In this case, you will see several deprecation warnings on your console.

Console output of deprecation warnings

Console output of deprecation warnings

In 1.15, those deprecation warnings also got raised directly from code in SPFx to re-configuration of SPFx this is not the code anymore. For 3rd party libraries, these warnings still get raised.

The good thing is that we can finally suppress these warnings in SPFx. Put the following file in the config folder of your project and name it ‘sass.json’.

{
"$schema": "https://developer.microsoft.com/json-schemas/heft/sass.schema.json",
"quietDeps": true
}

This setting avoids raising all warnings, as seen before, for all external packages.

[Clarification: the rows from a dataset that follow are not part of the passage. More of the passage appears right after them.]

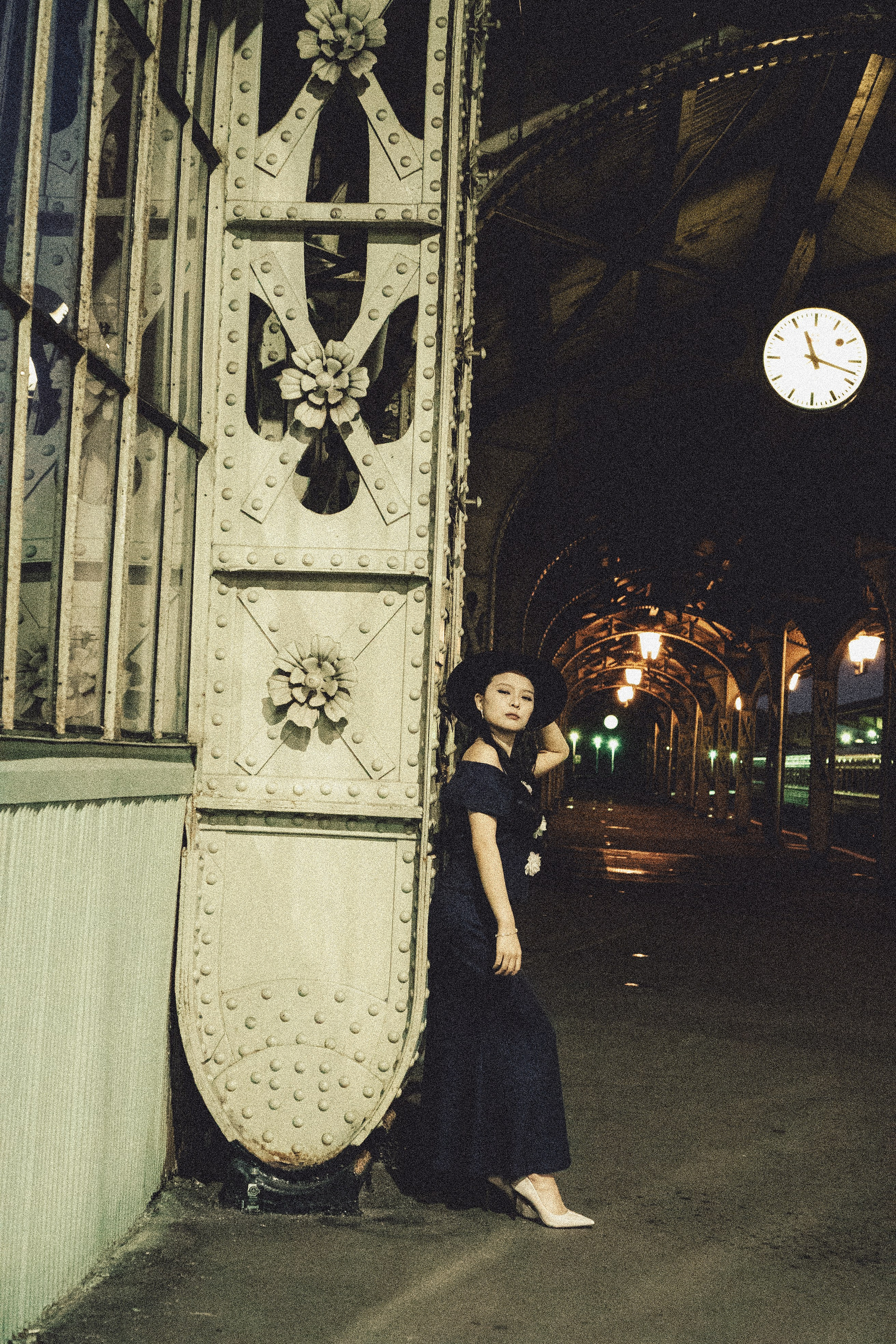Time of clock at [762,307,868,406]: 11:17
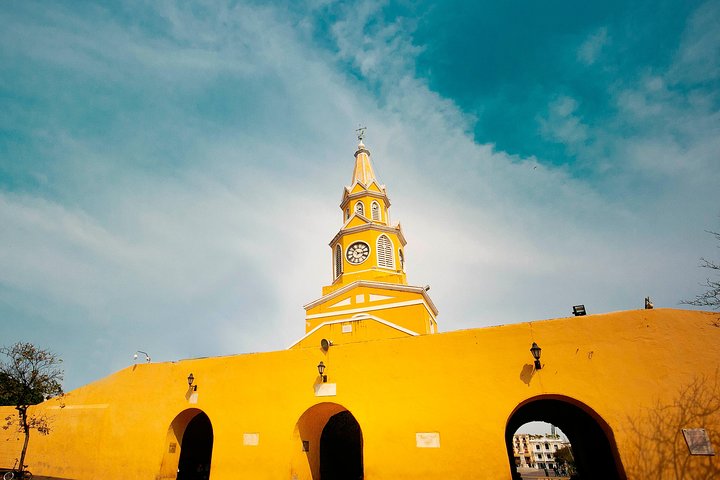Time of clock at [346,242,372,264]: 2:53
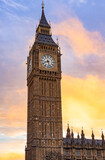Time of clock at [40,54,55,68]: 8:27
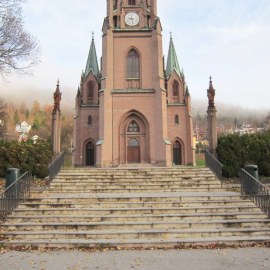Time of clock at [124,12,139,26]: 9:27
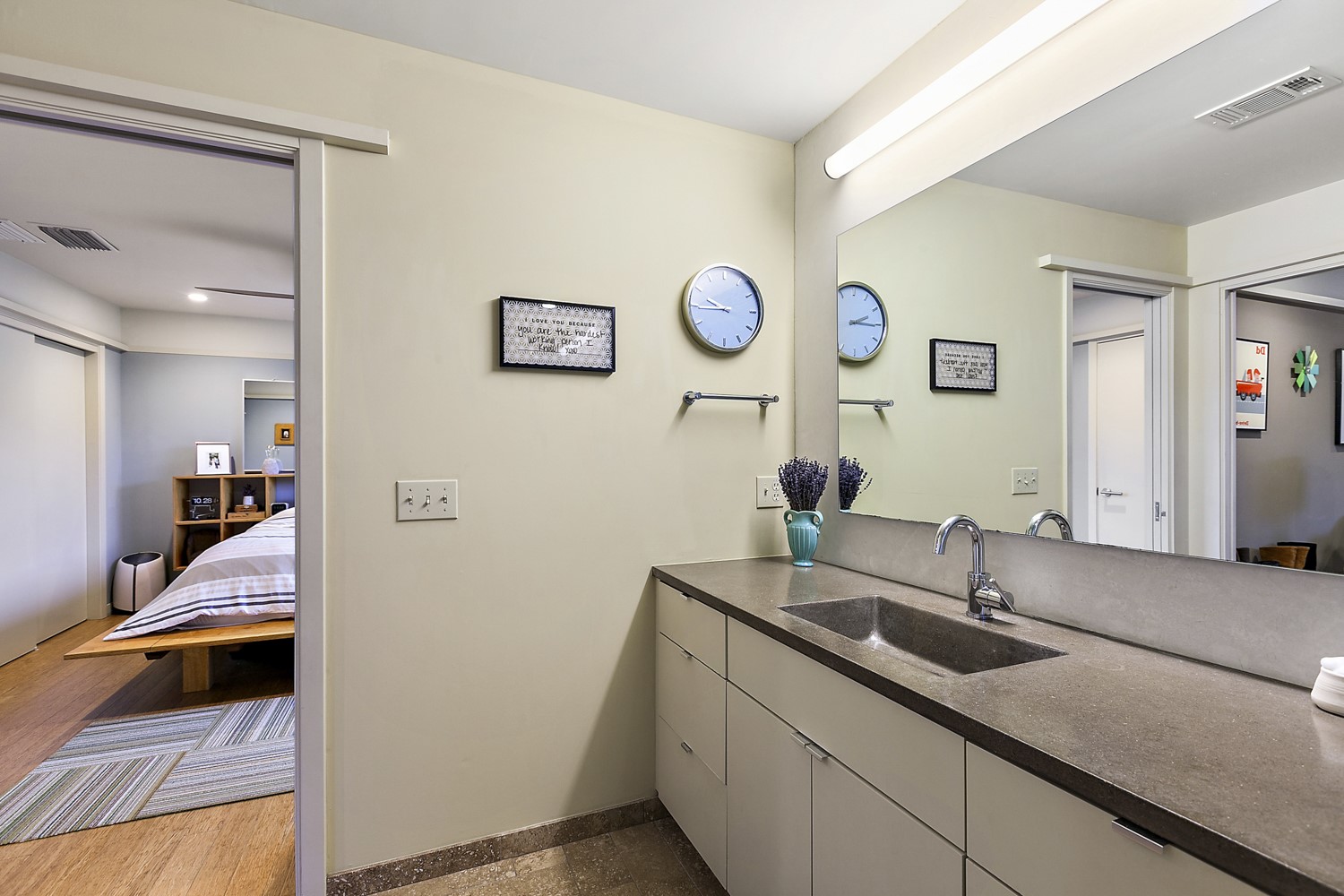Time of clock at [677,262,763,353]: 9:44
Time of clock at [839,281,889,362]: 2:15
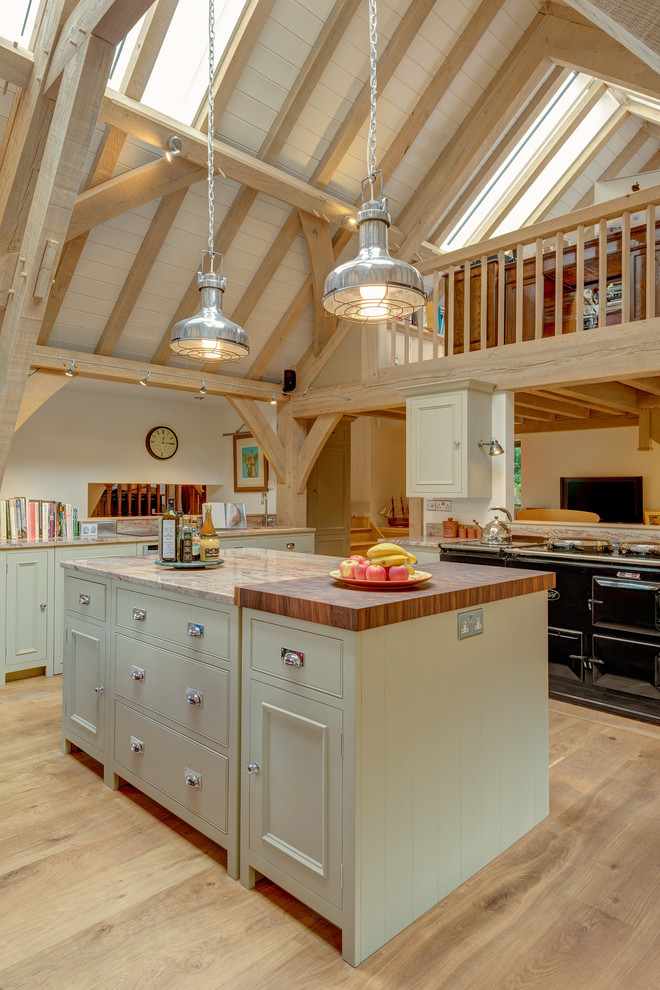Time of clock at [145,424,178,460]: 12:14
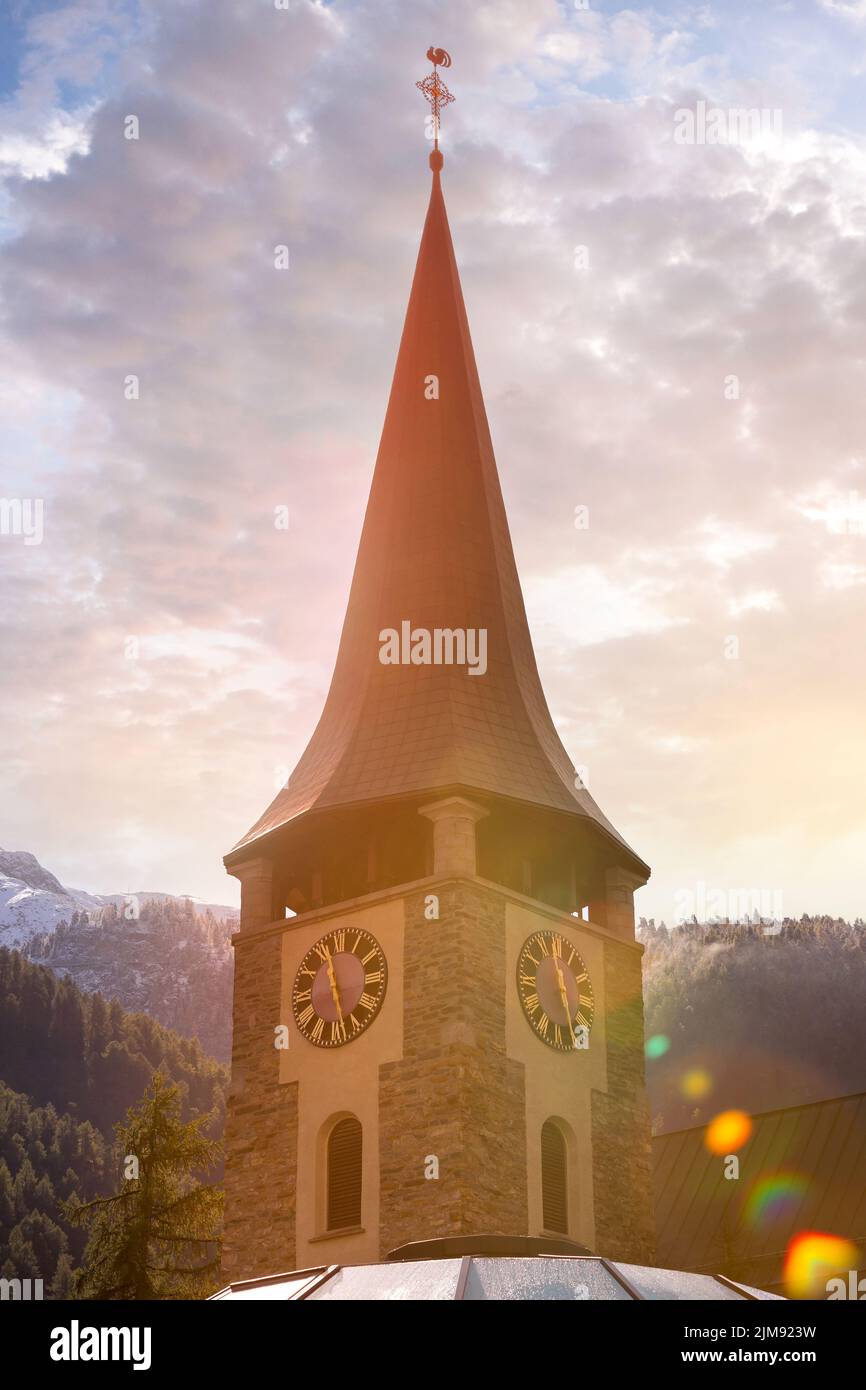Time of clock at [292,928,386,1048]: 11:28
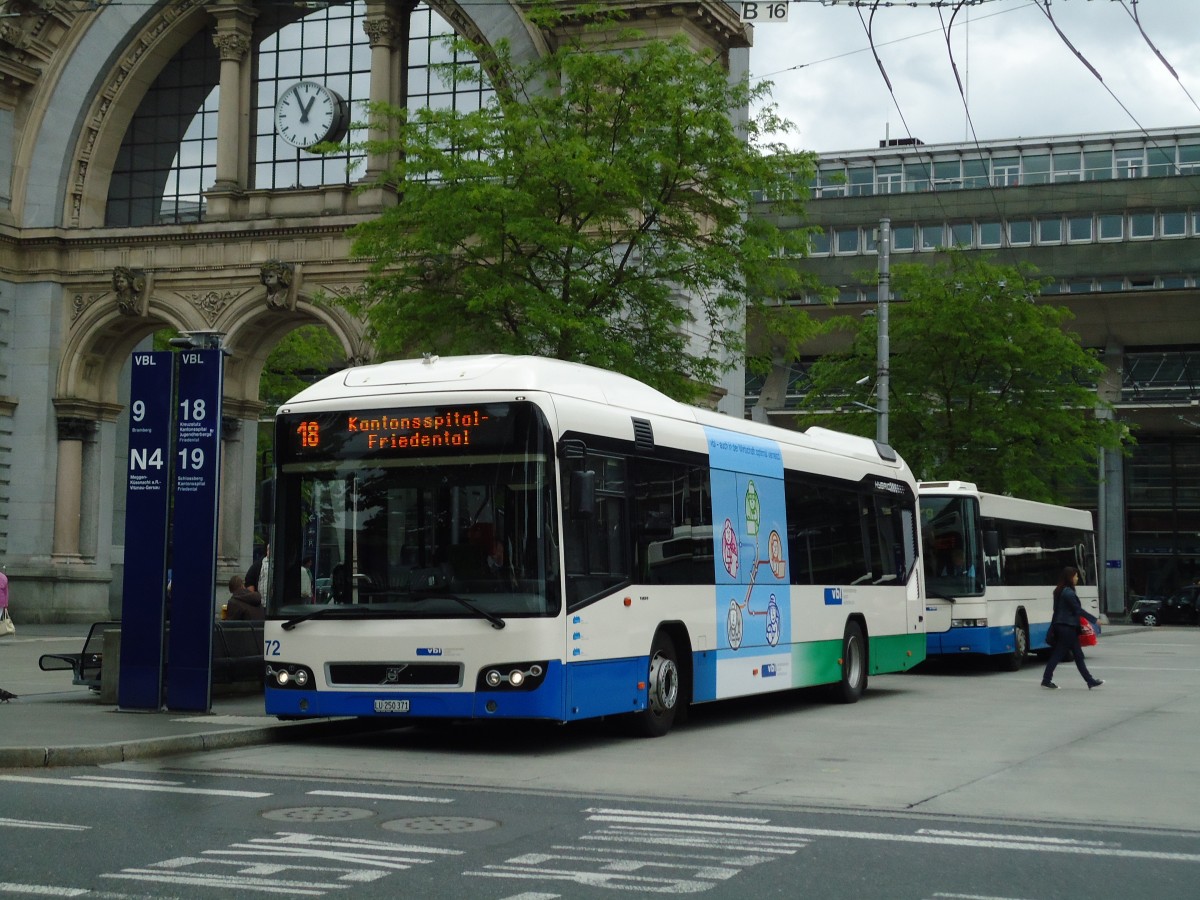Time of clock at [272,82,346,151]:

Another option is ‘quiet‘, which will allow you to see deprecation warnings in your code, but rush-stack package does not expose this configuration option.

Migrate your SASS code in SPFx

Deprecation warnings in your code are now quiet by default; 3rd party code warnings can get silenced.

What does this mean for your existing code when you upgrade a project to 1.16? SASS does a great job on their communication and is open about it. In SASS, you should familiarise yourself with upcoming and current breaking changes.

They also provide a tool for migration named sass-migrator. Apply this to your project, and you can directly migrate your existing code or run a dry run without making changes. This way, you can ensure that your CSS runs in future without any problems.